PROBLEM TO SOLVE
For each line in the records that contains "border", make a copy.

(Beginning of DATA RECORDS)

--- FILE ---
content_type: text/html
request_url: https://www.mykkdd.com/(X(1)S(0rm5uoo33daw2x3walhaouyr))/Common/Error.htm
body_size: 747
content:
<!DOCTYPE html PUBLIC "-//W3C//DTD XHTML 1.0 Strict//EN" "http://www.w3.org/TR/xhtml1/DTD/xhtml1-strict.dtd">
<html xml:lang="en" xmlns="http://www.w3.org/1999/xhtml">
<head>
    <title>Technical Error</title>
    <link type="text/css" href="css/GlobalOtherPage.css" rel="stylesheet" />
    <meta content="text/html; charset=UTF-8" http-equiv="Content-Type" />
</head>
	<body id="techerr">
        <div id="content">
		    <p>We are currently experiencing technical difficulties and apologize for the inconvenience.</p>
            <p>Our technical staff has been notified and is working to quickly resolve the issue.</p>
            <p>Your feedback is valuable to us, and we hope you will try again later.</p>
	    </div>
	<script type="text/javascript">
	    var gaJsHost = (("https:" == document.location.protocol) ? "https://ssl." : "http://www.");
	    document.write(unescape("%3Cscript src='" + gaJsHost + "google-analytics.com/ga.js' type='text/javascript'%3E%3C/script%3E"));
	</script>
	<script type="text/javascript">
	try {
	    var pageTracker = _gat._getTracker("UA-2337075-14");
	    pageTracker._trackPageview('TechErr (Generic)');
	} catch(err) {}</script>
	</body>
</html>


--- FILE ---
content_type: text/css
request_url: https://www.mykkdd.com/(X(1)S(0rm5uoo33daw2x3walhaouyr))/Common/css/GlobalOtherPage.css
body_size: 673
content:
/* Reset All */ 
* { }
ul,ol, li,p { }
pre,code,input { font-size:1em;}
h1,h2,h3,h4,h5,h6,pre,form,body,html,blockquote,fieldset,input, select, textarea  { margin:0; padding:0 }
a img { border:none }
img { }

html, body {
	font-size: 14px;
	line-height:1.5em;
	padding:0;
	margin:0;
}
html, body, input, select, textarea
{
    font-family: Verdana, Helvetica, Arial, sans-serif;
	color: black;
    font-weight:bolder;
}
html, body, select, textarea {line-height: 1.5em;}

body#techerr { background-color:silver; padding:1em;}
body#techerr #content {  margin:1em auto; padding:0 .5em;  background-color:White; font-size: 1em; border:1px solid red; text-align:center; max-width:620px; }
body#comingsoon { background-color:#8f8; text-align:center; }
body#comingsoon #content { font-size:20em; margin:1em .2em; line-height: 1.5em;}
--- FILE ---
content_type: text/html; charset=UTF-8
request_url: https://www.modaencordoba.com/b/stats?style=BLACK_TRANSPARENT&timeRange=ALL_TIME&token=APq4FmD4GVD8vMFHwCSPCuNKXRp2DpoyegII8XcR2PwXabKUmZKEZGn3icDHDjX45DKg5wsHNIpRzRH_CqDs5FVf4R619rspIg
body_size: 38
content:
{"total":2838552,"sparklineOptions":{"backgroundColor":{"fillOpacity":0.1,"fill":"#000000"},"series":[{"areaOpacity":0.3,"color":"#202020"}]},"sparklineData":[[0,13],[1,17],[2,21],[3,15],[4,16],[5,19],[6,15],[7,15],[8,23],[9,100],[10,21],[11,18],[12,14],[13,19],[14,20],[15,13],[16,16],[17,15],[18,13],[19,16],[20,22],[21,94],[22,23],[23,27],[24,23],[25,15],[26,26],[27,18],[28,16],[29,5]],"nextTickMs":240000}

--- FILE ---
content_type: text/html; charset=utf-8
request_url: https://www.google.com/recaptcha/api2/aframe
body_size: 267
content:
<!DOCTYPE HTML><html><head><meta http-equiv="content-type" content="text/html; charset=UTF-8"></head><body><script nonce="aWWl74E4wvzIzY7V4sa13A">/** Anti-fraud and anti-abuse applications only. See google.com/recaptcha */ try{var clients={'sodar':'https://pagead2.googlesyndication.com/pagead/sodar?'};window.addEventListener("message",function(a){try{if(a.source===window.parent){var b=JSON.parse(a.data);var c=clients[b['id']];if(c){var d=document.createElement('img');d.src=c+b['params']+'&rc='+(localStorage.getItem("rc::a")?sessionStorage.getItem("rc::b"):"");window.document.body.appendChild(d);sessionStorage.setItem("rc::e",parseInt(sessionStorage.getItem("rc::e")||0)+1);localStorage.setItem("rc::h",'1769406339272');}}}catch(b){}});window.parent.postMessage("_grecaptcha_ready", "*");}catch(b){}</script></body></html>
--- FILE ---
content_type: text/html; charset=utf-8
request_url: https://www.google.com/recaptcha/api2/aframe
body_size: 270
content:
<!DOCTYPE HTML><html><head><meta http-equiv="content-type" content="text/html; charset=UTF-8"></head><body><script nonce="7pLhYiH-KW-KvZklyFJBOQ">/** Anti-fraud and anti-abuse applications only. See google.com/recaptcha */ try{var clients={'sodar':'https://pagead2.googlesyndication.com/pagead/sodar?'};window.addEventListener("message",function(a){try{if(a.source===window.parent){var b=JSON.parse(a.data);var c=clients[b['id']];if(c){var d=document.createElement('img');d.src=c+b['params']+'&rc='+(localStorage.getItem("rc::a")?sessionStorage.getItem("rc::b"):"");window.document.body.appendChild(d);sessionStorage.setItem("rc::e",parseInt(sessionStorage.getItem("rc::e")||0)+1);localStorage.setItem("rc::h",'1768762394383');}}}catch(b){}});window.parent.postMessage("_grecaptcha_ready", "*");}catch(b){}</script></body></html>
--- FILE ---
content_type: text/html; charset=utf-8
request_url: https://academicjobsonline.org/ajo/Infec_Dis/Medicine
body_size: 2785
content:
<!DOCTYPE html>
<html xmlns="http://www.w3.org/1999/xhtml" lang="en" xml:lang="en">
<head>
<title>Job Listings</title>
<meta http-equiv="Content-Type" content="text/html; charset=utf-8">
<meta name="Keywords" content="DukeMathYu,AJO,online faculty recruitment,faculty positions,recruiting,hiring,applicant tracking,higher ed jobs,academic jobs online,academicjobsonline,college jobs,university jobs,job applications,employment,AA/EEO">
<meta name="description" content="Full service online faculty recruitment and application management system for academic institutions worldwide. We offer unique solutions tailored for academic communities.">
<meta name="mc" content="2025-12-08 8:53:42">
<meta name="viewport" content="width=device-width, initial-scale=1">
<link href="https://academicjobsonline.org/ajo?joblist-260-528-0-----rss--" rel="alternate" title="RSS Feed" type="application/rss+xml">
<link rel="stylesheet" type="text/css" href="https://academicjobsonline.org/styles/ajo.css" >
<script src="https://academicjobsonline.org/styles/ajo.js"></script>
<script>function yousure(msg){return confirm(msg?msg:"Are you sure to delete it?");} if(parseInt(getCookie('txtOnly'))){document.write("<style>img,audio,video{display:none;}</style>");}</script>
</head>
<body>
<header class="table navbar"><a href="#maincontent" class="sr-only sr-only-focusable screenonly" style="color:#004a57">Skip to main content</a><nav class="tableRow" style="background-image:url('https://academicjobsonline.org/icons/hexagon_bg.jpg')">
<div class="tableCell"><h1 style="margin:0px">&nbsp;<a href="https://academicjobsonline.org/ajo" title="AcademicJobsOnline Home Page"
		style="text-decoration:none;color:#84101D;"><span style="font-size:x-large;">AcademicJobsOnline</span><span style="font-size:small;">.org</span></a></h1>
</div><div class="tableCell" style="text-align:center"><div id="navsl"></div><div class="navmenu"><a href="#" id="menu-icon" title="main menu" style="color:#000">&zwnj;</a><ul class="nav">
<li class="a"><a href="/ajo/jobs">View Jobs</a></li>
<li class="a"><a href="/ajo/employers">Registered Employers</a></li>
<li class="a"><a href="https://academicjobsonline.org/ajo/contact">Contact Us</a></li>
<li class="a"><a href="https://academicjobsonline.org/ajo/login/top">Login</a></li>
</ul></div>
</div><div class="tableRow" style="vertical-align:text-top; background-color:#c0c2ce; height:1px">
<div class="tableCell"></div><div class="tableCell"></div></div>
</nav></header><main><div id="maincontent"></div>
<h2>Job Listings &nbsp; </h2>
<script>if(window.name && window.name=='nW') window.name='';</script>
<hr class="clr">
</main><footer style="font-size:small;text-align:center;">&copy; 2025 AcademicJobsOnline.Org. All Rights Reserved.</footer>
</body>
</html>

(End of DATA RECORDS)

OUTPUT BELOW
a img { border:none }
body#techerr #content {  margin:1em auto; padding:0 .5em;  background-color:White; font-size: 1em; border:1px solid red; text-align:center; max-width:620px; }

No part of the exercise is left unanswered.